__Task objective__:
Each line of the data that includes the string "sequence" is to be copied out.
*** Opening Input for this task ***
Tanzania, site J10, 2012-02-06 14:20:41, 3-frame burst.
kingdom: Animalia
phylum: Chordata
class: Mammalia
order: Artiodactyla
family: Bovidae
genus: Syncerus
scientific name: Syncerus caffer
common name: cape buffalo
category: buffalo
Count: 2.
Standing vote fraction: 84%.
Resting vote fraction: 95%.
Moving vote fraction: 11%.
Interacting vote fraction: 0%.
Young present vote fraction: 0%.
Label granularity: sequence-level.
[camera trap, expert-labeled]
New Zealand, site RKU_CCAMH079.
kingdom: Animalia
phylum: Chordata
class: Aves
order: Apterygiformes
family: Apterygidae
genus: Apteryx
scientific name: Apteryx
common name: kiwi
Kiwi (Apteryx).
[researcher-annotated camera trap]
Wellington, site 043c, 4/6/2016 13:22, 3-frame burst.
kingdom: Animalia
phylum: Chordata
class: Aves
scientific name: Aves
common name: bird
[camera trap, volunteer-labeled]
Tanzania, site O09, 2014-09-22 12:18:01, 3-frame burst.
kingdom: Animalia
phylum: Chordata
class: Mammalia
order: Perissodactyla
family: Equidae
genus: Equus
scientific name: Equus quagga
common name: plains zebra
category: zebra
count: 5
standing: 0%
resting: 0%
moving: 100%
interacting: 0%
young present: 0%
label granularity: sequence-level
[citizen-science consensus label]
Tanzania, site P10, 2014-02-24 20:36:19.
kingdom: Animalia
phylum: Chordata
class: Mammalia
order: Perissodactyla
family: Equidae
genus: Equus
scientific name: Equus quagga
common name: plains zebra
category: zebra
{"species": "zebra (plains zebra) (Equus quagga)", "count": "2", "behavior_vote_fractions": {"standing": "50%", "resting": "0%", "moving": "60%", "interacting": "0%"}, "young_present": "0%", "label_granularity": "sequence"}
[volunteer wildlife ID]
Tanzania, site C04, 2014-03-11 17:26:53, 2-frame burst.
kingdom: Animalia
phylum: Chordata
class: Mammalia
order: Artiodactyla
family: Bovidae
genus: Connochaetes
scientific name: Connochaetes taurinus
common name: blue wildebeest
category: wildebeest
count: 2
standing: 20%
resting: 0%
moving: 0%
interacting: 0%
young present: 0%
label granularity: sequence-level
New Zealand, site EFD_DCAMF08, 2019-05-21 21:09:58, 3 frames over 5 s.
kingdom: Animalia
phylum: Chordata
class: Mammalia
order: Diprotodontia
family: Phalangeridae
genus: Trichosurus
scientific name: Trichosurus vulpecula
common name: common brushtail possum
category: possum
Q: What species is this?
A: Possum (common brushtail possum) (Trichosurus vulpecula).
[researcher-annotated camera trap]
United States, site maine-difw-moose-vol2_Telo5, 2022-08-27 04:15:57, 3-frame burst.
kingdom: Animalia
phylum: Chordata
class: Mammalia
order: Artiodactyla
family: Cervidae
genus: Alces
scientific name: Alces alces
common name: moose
*** Closing Input for this task ***
__Task answer__:
Label granularity: sequence-level.
label granularity: sequence-level
{"species": "zebra (plains zebra) (Equus quagga)", "count": "2", "behavior_vote_fractions": {"standing": "50%", "resting": "0%", "moving": "60%", "interacting": "0%"}, "young_present": "0%", "label_granularity": "sequence"}
label granularity: sequence-level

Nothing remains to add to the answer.